Exercise:
Copy out all of the text in the material below word for word, keeping each line as it is, but leave the pictures out.

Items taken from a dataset
+---+
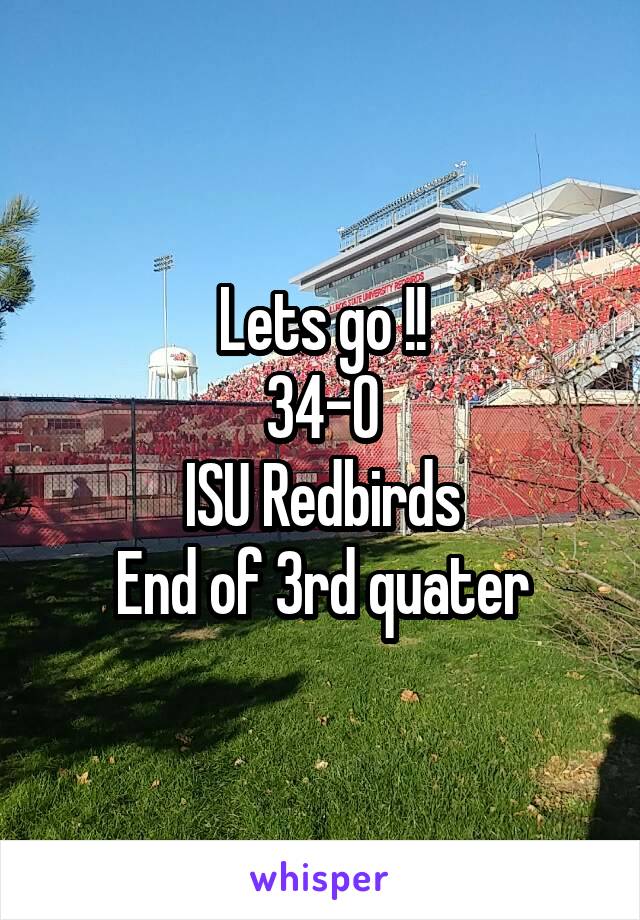 Lets go !!
34-0
ISU Redbirds
End of 3rd quater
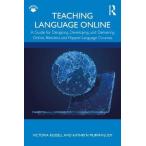 Teaching Language Online: A Guide for Designing, Developing, and Delivering Online, Blended, and Flipped Language Courses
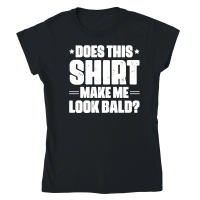Product Does This Shirt Make Me Look Bald Classic Womens Crewneck T-shirt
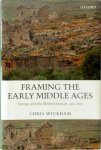 Chris Wickham - Framing the Early Middle Ages Europe and the Mediterranean, 400-800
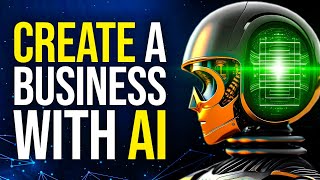 TOP 10 Ways To Build A Business with AI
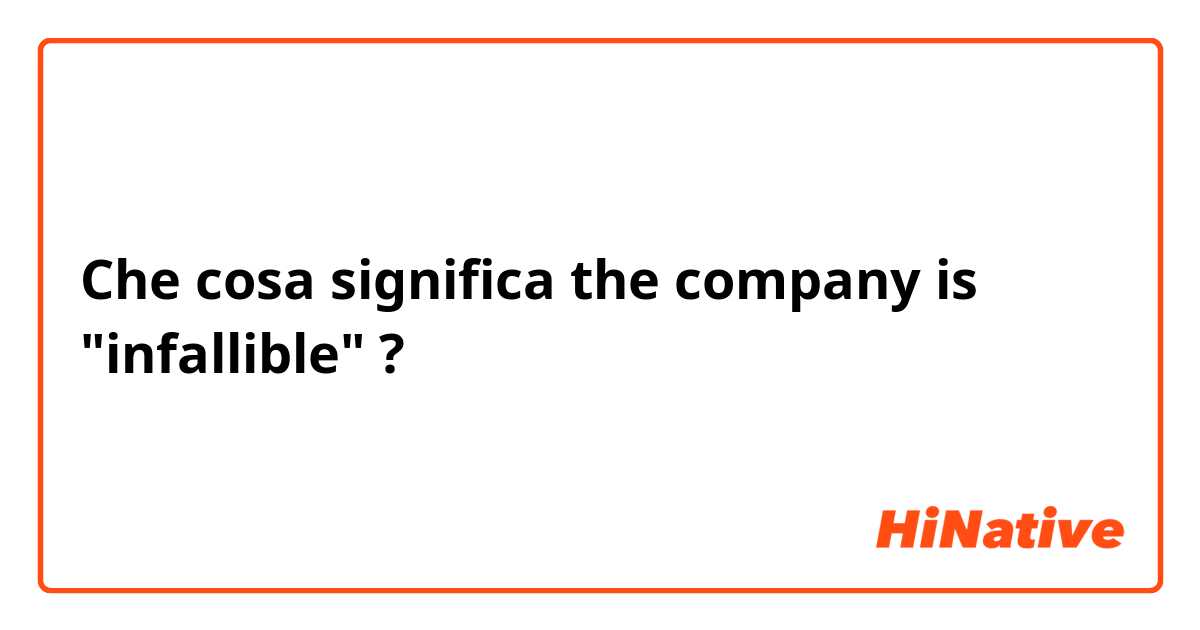Che cosa significa the company is "infallible"?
+---+
Solution for this problem:
 Lets go !!
34-0
ISU Redbirds
End of 3rd quater
 Teaching Language Online: A Guide for Designing, Developing, and Delivering Online, Blended, and Flipped Language Courses
Product Does This Shirt Make Me Look Bald Classic Womens Crewneck T-shirt
 Chris Wickham - Framing the Early Middle Ages Europe and the Mediterranean, 400-800
 TOP 10 Ways To Build A Business with AI
Che cosa significa the company is "infallible"?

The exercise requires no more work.